Mettez vous à la place de l’autre

  1. La façon dont vous avez changé n’est pas la façon dont tout le monde doit changer (que vous ayez changé subitement après avoir été culpabilisée ou que vous ayez lentement progressé vers la militance).
  2. Détectez les centre d’intérêts ou les valeurs de votre interlocutrice pour vous appuyer dessus.
  3. Parlez le même langage. Utilisez les termes spécifiques avec parcimonie, et explicitez les si vous les utilisez pour la première fois. Vous ne voulez pas paraitre pédante ou perdre votre interlocutrice.
  4. Orientez vous vers de l’émotionnel (comparaisons, concret) ou du rationnel (statistique, théorique) suivant le mode de communication privilégié de l’autre.
  5. Détectez ce qui peut la bloquer, quelles sont ses peurs (nutrition, regard des autres, l’argent…). A-t-elle besoin d’informations spécifiques ?
  6. Détectez ce qui la motiverait, ses valeurs, ses aspirations personnelles.
  7. Vous n’êtes pas votre interlocutrice : ce qui compte n’est pas ce que vous avez envie de dire, mais ce que votre cible peut entendre pour changer.

* Données affichées:
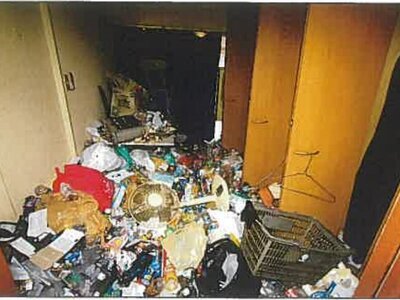 兵庫県神戸市東灘区 深江駅9分 マンション「甲南メゾン深江」263万円の競売物件 #4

* Actions à mener:
A. Recopiez, dans l'extrait sur la manière de se mettre à la place de l'autre, le passage allant de « 1. La façon » jusqu'à « vers la militance). ».
B. D'après l'extrait sur la manière de se mettre à la place de l'autre, comment faut-il utiliser les termes spécifiques ?
C. Rédigez la suite de l'extrait sur la manière de se mettre à la place de l'autre, à partir de l'endroit où il s'arrête.
Vous n'aurez pas besoin de ce matériau.

* Réponses successives:
A.
1. La façon dont vous avez changé n’est pas la façon dont tout le monde doit changer (que vous ayez changé subitement après avoir été culpabilisée ou que vous ayez lentement progressé vers la militance).

B. Avec parcimonie, en les explicitant lors de leur première utilisation.

C.
Sachez vous arrêter au bon moment

Persister dans une opposition créera un rejet : vous nuirez à votre cause. Retirez-vous alors poliment de la conversation.

Même si la conversation s’est bien passée, évitez d’arriver à saturation en temps et en information : soyez sensible aux signaux d’intérêt ou d’agacement qu’envoie votre interlocutrice. Ce n’est pas parce qu’une personne était ouverte à la discussion que vous ne l’importunerez pas en lui tenant la jambe 15 minutes.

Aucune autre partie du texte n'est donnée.